## START

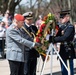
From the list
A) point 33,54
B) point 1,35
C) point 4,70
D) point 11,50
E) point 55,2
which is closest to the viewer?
point 11,50

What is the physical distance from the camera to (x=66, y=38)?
25.6 ft

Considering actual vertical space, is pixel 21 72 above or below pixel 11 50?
below

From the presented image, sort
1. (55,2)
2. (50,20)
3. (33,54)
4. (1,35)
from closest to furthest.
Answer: (50,20)
(33,54)
(1,35)
(55,2)

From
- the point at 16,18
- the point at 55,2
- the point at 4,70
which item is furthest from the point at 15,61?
the point at 55,2

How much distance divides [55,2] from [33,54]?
39.4 m

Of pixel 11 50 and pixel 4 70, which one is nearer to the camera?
pixel 11 50

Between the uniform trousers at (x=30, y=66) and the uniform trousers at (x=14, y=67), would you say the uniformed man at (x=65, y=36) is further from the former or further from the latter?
the uniform trousers at (x=14, y=67)

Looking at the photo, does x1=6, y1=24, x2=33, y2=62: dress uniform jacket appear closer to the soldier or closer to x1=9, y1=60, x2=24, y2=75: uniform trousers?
the soldier

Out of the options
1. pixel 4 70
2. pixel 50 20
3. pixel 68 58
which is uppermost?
pixel 50 20

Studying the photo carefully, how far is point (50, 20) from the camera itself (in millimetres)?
7730

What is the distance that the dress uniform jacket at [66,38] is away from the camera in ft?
25.5

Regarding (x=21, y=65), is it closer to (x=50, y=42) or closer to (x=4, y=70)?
(x=50, y=42)

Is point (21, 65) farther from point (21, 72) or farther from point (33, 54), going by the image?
point (33, 54)

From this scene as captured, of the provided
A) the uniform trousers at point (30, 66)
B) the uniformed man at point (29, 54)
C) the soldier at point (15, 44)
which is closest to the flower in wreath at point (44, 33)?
the uniformed man at point (29, 54)
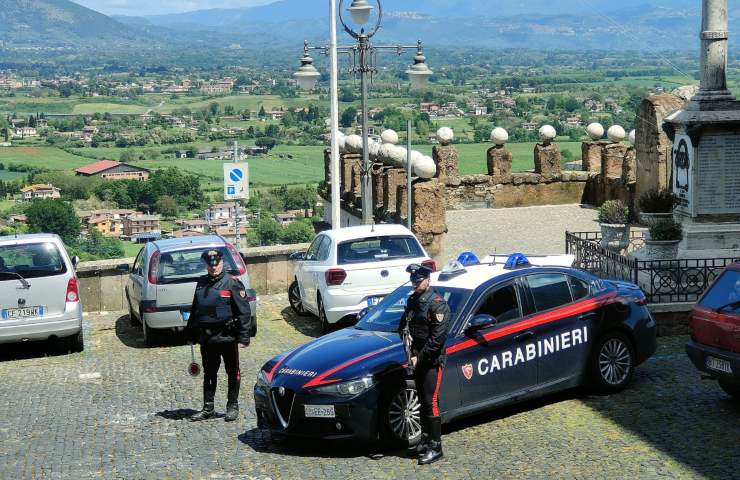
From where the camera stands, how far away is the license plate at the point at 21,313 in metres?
15.4

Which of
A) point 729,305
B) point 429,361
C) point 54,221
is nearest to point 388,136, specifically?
point 54,221

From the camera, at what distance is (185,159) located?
85562 millimetres

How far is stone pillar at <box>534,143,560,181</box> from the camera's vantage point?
28234 millimetres

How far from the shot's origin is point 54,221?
131ft

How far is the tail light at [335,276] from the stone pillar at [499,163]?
1286 centimetres

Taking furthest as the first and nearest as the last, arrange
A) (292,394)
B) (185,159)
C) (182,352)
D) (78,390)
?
(185,159) < (182,352) < (78,390) < (292,394)

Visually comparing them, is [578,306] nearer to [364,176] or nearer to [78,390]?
[78,390]

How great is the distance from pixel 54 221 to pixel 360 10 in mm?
22494

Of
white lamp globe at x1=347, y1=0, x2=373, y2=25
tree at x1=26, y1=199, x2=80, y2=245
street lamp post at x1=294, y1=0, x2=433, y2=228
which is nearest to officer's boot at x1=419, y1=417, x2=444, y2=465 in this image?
street lamp post at x1=294, y1=0, x2=433, y2=228

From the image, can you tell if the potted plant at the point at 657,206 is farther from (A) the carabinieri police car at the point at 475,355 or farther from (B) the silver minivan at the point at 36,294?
(B) the silver minivan at the point at 36,294

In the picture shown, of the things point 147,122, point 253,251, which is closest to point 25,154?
point 147,122

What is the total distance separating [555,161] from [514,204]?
1353 mm

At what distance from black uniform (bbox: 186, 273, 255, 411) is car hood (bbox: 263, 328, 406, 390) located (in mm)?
507

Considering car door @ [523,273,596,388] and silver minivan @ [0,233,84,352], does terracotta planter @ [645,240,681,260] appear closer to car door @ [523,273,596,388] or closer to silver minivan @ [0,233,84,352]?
car door @ [523,273,596,388]
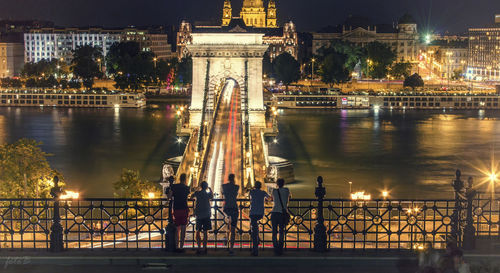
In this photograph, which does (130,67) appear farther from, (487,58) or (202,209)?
(202,209)

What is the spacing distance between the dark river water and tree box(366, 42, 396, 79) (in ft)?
87.4

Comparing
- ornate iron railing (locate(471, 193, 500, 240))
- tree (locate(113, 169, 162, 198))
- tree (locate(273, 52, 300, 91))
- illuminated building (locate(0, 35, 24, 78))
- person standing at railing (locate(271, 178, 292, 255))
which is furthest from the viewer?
illuminated building (locate(0, 35, 24, 78))

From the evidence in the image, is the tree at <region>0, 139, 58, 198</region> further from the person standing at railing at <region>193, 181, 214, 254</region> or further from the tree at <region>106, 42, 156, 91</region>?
the tree at <region>106, 42, 156, 91</region>

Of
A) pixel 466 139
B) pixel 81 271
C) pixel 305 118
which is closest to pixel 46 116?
pixel 305 118

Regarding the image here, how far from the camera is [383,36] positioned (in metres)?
165

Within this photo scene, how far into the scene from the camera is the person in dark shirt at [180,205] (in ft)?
49.0

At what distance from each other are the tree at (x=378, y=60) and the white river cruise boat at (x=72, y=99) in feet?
146

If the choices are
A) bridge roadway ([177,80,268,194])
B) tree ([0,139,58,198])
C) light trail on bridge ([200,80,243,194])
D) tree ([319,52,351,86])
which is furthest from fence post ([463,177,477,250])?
tree ([319,52,351,86])

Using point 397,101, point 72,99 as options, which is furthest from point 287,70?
point 72,99

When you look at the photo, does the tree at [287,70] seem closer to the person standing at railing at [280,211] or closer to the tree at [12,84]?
the tree at [12,84]

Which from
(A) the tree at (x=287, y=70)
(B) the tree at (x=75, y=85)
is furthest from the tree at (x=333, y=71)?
(B) the tree at (x=75, y=85)

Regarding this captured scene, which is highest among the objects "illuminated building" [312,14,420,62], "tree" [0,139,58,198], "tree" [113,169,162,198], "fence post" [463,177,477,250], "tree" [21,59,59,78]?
"illuminated building" [312,14,420,62]

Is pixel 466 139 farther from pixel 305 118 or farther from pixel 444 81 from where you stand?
pixel 444 81

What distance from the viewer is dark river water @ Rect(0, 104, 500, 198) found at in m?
55.4
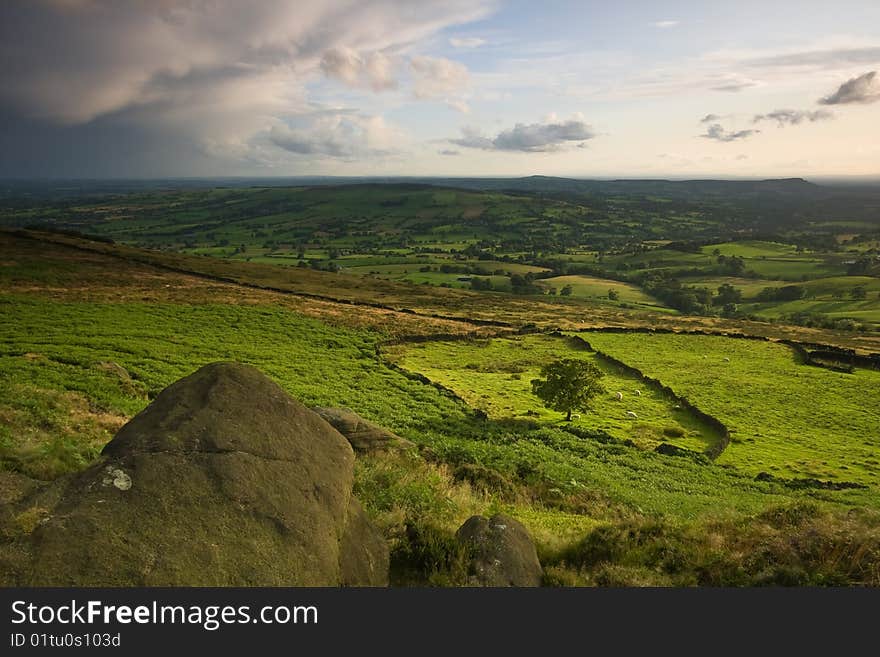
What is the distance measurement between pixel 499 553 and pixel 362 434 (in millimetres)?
11565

## END

** Set problem **
Swap "furthest" for "farthest" in the rows from the line containing "If the choices are" through the end of the rows, and return those lines with every other word unchanged and the pictures left out.

** Answer to the problem **
If the choices are
A) bridge roadway ([177,80,268,194])
B) tree ([0,139,58,198])
C) light trail on bridge ([200,80,243,194])
D) tree ([319,52,351,86])
which is farthest from fence post ([463,177,477,250])?
tree ([319,52,351,86])

Using point 397,101, point 72,99 as options, which is farthest from point 287,70?
point 72,99

When you look at the photo, does the tree at [287,70] seem closer to the person standing at railing at [280,211] or closer to the tree at [12,84]?
the tree at [12,84]

Which from
(A) the tree at (x=287, y=70)
(B) the tree at (x=75, y=85)
is farthest from the tree at (x=333, y=71)?
(B) the tree at (x=75, y=85)

Regarding this captured scene, which is highest among the objects "illuminated building" [312,14,420,62], "tree" [0,139,58,198], "tree" [113,169,162,198], "fence post" [463,177,477,250], "tree" [21,59,59,78]?
"illuminated building" [312,14,420,62]

Is pixel 466 139 farther from pixel 305 118 or farther from pixel 444 81 from where you stand?
pixel 444 81

What distance from the viewer is dark river water @ Rect(0, 104, 500, 198) found at in m?
55.4
What is the distance measurement between pixel 499 553 and pixel 362 434 (in millimetres)?
11565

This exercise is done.